- _YOUR TASK_
Every record that appears below should be transcribed exactly.

- _EXERCISE DATA_

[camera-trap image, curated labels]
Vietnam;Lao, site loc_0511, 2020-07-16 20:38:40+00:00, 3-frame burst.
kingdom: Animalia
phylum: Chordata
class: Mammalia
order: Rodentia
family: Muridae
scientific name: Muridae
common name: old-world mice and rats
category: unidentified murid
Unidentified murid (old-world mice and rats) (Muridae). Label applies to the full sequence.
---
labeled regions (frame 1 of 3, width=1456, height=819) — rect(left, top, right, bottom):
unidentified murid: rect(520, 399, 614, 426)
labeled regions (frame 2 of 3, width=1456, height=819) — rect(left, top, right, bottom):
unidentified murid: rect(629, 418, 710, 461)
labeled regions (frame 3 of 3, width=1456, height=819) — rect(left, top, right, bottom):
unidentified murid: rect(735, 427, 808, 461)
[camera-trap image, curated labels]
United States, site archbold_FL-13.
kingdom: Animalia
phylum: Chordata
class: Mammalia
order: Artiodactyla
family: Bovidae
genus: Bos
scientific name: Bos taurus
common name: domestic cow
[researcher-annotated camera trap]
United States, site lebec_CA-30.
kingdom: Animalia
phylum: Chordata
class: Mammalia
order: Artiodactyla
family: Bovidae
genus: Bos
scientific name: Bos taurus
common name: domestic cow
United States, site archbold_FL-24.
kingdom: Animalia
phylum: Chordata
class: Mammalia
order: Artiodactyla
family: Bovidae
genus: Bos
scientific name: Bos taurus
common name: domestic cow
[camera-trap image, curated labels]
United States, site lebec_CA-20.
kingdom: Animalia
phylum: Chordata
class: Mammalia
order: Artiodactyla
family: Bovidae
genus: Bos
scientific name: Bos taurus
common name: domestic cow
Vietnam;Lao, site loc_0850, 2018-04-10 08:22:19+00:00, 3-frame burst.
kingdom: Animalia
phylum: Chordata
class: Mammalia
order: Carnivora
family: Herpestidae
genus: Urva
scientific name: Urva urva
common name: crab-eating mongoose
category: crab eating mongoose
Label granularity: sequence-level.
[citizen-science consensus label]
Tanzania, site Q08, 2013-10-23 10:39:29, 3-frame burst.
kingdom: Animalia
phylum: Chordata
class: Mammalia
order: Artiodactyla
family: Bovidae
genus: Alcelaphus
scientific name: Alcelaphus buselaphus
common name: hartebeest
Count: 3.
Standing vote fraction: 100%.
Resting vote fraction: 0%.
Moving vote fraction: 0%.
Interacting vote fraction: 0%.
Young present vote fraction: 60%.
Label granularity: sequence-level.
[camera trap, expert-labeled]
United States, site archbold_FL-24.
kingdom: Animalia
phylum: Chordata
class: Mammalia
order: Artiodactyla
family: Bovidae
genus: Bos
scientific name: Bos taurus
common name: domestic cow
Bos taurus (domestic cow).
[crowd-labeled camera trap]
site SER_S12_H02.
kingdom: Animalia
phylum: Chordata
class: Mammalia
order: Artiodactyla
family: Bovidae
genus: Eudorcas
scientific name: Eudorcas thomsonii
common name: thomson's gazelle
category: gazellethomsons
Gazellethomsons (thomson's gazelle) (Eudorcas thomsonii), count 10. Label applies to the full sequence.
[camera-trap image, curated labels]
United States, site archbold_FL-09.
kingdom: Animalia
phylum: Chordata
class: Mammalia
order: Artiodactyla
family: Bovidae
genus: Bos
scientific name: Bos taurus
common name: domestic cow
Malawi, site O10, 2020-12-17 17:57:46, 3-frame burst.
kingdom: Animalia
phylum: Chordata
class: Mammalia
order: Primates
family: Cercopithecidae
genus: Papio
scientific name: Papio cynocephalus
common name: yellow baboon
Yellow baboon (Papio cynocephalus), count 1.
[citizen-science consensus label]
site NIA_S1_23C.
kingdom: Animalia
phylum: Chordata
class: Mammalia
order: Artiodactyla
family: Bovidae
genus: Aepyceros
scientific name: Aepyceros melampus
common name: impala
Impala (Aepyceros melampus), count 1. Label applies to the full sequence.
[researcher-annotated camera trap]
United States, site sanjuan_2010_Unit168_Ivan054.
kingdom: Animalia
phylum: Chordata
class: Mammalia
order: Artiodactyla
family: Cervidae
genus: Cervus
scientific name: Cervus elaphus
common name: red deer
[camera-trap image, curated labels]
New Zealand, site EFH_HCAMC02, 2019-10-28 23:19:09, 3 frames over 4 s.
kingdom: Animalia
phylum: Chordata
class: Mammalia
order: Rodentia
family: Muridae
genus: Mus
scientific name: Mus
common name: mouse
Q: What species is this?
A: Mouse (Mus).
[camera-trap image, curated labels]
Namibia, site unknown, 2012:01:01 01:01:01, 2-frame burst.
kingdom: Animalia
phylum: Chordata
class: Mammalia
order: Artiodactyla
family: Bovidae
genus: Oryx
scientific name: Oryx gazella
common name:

- _ANSWER BOX_
[camera-trap image, curated labels]
Vietnam;Lao, site loc_0511, 2020-07-16 20:38:40+00:00, 3-frame burst.
kingdom: Animalia
phylum: Chordata
class: Mammalia
order: Rodentia
family: Muridae
scientific name: Muridae
common name: old-world mice and rats
category: unidentified murid
Unidentified murid (old-world mice and rats) (Muridae). Label applies to the full sequence.
---
labeled regions (frame 1 of 3, width=1456, height=819) — rect(left, top, right, bottom):
unidentified murid: rect(520, 399, 614, 426)
labeled regions (frame 2 of 3, width=1456, height=819) — rect(left, top, right, bottom):
unidentified murid: rect(629, 418, 710, 461)
labeled regions (frame 3 of 3, width=1456, height=819) — rect(left, top, right, bottom):
unidentified murid: rect(735, 427, 808, 461)
[camera-trap image, curated labels]
United States, site archbold_FL-13.
kingdom: Animalia
phylum: Chordata
class: Mammalia
order: Artiodactyla
family: Bovidae
genus: Bos
scientific name: Bos taurus
common name: domestic cow
[researcher-annotated camera trap]
United States, site lebec_CA-30.
kingdom: Animalia
phylum: Chordata
class: Mammalia
order: Artiodactyla
family: Bovidae
genus: Bos
scientific name: Bos taurus
common name: domestic cow
United States, site archbold_FL-24.
kingdom: Animalia
phylum: Chordata
class: Mammalia
order: Artiodactyla
family: Bovidae
genus: Bos
scientific name: Bos taurus
common name: domestic cow
[camera-trap image, curated labels]
United States, site lebec_CA-20.
kingdom: Animalia
phylum: Chordata
class: Mammalia
order: Artiodactyla
family: Bovidae
genus: Bos
scientific name: Bos taurus
common name: domestic cow
Vietnam;Lao, site loc_0850, 2018-04-10 08:22:19+00:00, 3-frame burst.
kingdom: Animalia
phylum: Chordata
class: Mammalia
order: Carnivora
family: Herpestidae
genus: Urva
scientific name: Urva urva
common name: crab-eating mongoose
category: crab eating mongoose
Label granularity: sequence-level.
[citizen-science consensus label]
Tanzania, site Q08, 2013-10-23 10:39:29, 3-frame burst.
kingdom: Animalia
phylum: Chordata
class: Mammalia
order: Artiodactyla
family: Bovidae
genus: Alcelaphus
scientific name: Alcelaphus buselaphus
common name: hartebeest
Count: 3.
Standing vote fraction: 100%.
Resting vote fraction: 0%.
Moving vote fraction: 0%.
Interacting vote fraction: 0%.
Young present vote fraction: 60%.
Label granularity: sequence-level.
[camera trap, expert-labeled]
United States, site archbold_FL-24.
kingdom: Animalia
phylum: Chordata
class: Mammalia
order: Artiodactyla
family: Bovidae
genus: Bos
scientific name: Bos taurus
common name: domestic cow
Bos taurus (domestic cow).
[crowd-labeled camera trap]
site SER_S12_H02.
kingdom: Animalia
phylum: Chordata
class: Mammalia
order: Artiodactyla
family: Bovidae
genus: Eudorcas
scientific name: Eudorcas thomsonii
common name: thomson's gazelle
category: gazellethomsons
Gazellethomsons (thomson's gazelle) (Eudorcas thomsonii), count 10. Label applies to the full sequence.
[camera-trap image, curated labels]
United States, site archbold_FL-09.
kingdom: Animalia
phylum: Chordata
class: Mammalia
order: Artiodactyla
family: Bovidae
genus: Bos
scientific name: Bos taurus
common name: domestic cow
Malawi, site O10, 2020-12-17 17:57:46, 3-frame burst.
kingdom: Animalia
phylum: Chordata
class: Mammalia
order: Primates
family: Cercopithecidae
genus: Papio
scientific name: Papio cynocephalus
common name: yellow baboon
Yellow baboon (Papio cynocephalus), count 1.
[citizen-science consensus label]
site NIA_S1_23C.
kingdom: Animalia
phylum: Chordata
class: Mammalia
order: Artiodactyla
family: Bovidae
genus: Aepyceros
scientific name: Aepyceros melampus
common name: impala
Impala (Aepyceros melampus), count 1. Label applies to the full sequence.
[researcher-annotated camera trap]
United States, site sanjuan_2010_Unit168_Ivan054.
kingdom: Animalia
phylum: Chordata
class: Mammalia
order: Artiodactyla
family: Cervidae
genus: Cervus
scientific name: Cervus elaphus
common name: red deer
[camera-trap image, curated labels]
New Zealand, site EFH_HCAMC02, 2019-10-28 23:19:09, 3 frames over 4 s.
kingdom: Animalia
phylum: Chordata
class: Mammalia
order: Rodentia
family: Muridae
genus: Mus
scientific name: Mus
common name: mouse
Q: What species is this?
A: Mouse (Mus).
[camera-trap image, curated labels]
Namibia, site unknown, 2012:01:01 01:01:01, 2-frame burst.
kingdom: Animalia
phylum: Chordata
class: Mammalia
order: Artiodactyla
family: Bovidae
genus: Oryx
scientific name: Oryx gazella
common name:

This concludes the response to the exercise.